Children’s Hands Can Tell us if They were Exposed to Thirdhand Smoke

Thirdhand smoke is the toxic chemical residue left behind on surface and in dust when people smoke. When tests that measure nicotine and other tobacco chemicals indicate that children have been exposed to tobacco smoke, researchers have found it difficult to determine if the children’s exposure is from secondhand smoke in the air or thirdhand smoke residue from surfaces or dust. A recent study from San Diego State University suggests that nicotine on the hands of children is one of the most effective ways to measure children’s thirdhand smoke exposure over time and in different environments. In collaboration with colleagues at Cincinnati Children’s Hospital, the researchers wiped the hands of children under 12 years of age and compared the nicotine levels on their hands to urine biomarker tests and parents’ reports of their children’s tobacco smoke exposure. The researchers took all three measures twice for each child in the sample. They did the first test in a medical facility and the second test six weeks later in each child’s home.

The researchers found that overall, the three measures showed good agreement. For example, when one test indicated a high tobacco smoke exposure, the other two did as well. However, the nicotine handwipes were more sensitive and reported higher levels than the urine samples or parent reports. The handwipes likely reported higher levels because they record thirdhand smoke more directly than the other two.

Finding thirdhand smoke on the hands of children suggests that their environments are contaminated with the toxic residue. Thirdhand smoke sticks to surfaces around a home where children live and play, such as carpets, walls, couches, dinnerware, and toys. It also settles in house dust. When children touch this residue with their hands, it sticks to them. If children put their hands in their mouths after touching items with tobacco residue, they can swallow the dangerous chemicals, such as nicotine. Children can also absorb the chemicals through their skin or inhale any that are released into the air.
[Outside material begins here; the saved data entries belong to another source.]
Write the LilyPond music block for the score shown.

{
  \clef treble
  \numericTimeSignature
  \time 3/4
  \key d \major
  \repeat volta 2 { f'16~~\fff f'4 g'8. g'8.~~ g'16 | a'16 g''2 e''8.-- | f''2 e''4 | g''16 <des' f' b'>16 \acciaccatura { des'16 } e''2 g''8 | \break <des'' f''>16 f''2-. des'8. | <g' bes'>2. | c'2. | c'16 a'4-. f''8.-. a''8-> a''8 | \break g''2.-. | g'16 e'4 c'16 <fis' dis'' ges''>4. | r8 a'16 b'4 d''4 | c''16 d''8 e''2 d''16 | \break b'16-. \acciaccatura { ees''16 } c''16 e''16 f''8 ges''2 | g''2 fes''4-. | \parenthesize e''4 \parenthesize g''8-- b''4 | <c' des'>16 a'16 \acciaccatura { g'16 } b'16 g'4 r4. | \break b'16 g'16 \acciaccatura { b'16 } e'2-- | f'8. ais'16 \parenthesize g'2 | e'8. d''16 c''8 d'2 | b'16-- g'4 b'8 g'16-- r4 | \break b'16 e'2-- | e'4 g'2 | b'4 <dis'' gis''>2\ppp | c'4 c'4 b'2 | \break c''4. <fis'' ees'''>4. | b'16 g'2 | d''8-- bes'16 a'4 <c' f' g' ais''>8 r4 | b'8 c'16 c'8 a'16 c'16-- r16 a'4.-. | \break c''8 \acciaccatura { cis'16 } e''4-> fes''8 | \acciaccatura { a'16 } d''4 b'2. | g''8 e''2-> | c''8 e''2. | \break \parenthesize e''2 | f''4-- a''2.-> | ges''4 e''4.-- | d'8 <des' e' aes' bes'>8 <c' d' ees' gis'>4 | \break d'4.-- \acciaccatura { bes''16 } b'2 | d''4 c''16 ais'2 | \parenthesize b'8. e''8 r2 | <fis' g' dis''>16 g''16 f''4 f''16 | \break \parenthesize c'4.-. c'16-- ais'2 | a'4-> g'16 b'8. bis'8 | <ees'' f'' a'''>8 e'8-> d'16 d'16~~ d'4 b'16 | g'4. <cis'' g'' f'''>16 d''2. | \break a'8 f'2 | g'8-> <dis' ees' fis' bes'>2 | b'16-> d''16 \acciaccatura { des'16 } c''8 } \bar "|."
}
Children are more susceptible to thirdhand smoke exposure than adults because they tend to spend more time indoors as well as crawl around and put their hands in their mouths more frequently. Their respiratory, skin, and immune systems are still developing, so children breathe faster, have thinner skin, and get sick more frequently than adults. These factors make them more likely to inhale off-gassed thirdhand smoke and absorb thirdhand smoke through touch.

The researchers noticed a few important patterns in their data. In the handwipe tests administered at the hospital (the first wipe test), children who lived in homes where smoking occurs had significantly higher levels of nicotine on their hands than children who live in homes that do not allow smoking and had smoking bans. This was also true in the hand wipe test administered at home (the second test) where children who lived in homes where smoking occurs had almost five times more nicotine on their hands than children who lived in homes with people who did not smoke and had smoking bans. Further, the nicotine levels in the at-home test were significantly higher than the wipe test taken at the hospital.

These findings tell us two important things about thirdhand smoke exposure. First, much of the nicotine on children’s hands comes from their homes. This means that surfaces in homes are a primary source of nicotine exposure for children. Second, homes that have home smoking bans significantly protect their children from nicotine exposure.  

Unlike handwipes, other kinds of exposure tests, such as urine biomarker tests, cannot as easily distinguish between second- and thirdhand smoke. When children are exposed to tobacco smoke, their livers transform the tobacco chemicals into biomarkers that are excreted in urine. This makes it impossible to know if the child inhaled, absorbed, or ingested the chemicals. With the handwipes, though, the nicotine is gathered before the child metabolizes it. In this case, the nicotine must be from thirdhand smoke.

This study concludes that handwipes are an effective – and currently underused – way to measure children’s thirdhand smoke exposure. If handwipes are used more frequently, they may be able help doctors, parents, and researchers understand how children are exposed to tobacco smoke pollutants, allowing them to better protect children’s health from the harms of tobacco smoke.